The load test baseline for reference:

Metric Value
Peak load tested 100 virtual users
Peak throughput 55.8 req/s
Error rate at peak 0.00%
Find replicas (tested config) 3 × 4Gi, RAILS_MAX_THREADS=16

Impact

At this traffic level the site may still be healthy — the alert is early warning. If traffic continues to grow towards 55+ req/s without scaling, you can expect:

  • Find (Rails/Puma) pod latency to increase as Puma thread pools fill up
  • Potential pod OOMKills if traffic generates large Ruby heap allocations
  • 504 Gateway Timeout errors at the ALB if pods become unresponsive

Checking the current state

1. Check Grafana

Open the data.gov.uk app requests dashboard and confirm:

  • Is the request rate genuinely elevated, or is this a brief spike?
  • Are error rates (4xx/5xx) increasing alongside the traffic?
  • Is the rate still climbing, or has it plateaued?

2. Check pod health

gds aws govuk-production-dguengineer -- \
  kubectl get pods -n datagovuk -l app=datagovuk-find

Look for pods in CrashLoopBackOff, OOMKilled (Exit Code 137), or showing a high restart count. If pods are already crashing, scale up immediately before investigating further.

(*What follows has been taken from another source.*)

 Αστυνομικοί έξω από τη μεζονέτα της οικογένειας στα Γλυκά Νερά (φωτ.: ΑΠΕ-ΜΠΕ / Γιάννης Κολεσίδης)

3. Check current replica count

gds aws govuk-production-dguengineer -- \
  kubectl get deployment -n datagovuk datagovuk-find \
  -o jsonpath='{.spec.replicas}'

Normal baseline: Find = 3 replicas.

Scaling up to handle +10 req/s

The primary scaling lever is Find replica count. Adding one replica distributes load across an additional Puma instance, adding roughly 18 req/s of headroom.

Step 1: Increase Find replicas (3 → 4)

Edit charts/app-of-apps/values-production.yaml in the govuk-dgu-charts repository:

datagovukHelmValues:
  find:
    replicaCount: 4   # increased from 3

Create a PR, get it reviewed, and merge to main. ArgoCD will automatically roll out the change within a few minutes.

Step 2: Verify the rollout

gds aws govuk-production-dguengineer -- \
  kubectl rollout status deployment/datagovuk-find -n datagovuk

Once rollout is complete, monitor the Grafana dashboard for 10–15 minutes to confirm:

  • Request rate is being handled without increasing error rates
  • No new pod restarts or OOMKills
  • p(95) response time for Find endpoints remains healthy

Additional option: increase Puma thread count

If pod health issues appear (liveness probe failures, Puma thread pool exhaustion) rather than raw pod count being the constraint, also set:

datagovukHelmValues:
  find:
    config:
      railsMaxThreads: "16"   # default is 5

This was required during load testing at 100 VUs. Include it alongside the replica increase if you are seeing probe failures under load. Note: higher thread counts increase per-pod memory usage — verify pods stay within the 4Gi limit after deploying.

Scaling back to normal

Once the DataGovUkHighTrafficRate alert has resolved and traffic has returned to normal levels (below 44.6 req/s for at least 30 minutes), revert to baseline sizing to release cluster resources.

Revert charts/app-of-apps/values-production.yaml to the baseline:

datagovukHelmValues:
  find:
    replicaCount: 3   # back to baseline
    # remove railsMaxThreads if it was added

Create a PR with the description “Revert data.gov.uk scaling after high traffic alert resolved”, merge to main, and verify the rollout completes without errors.

Check that the alert does not re-fire within 15 minutes of scaling back.

Baseline production configuration (for reference)

Component Setting Baseline value
Find replicas find.replicaCount 3
Find memory limit find.appResources.limits.memory 4Gi
Find memory request find.appResources.requests.memory 2Gi

These values are defined in charts/app-of-apps/values-production.yaml in the govuk-dgu-charts repository.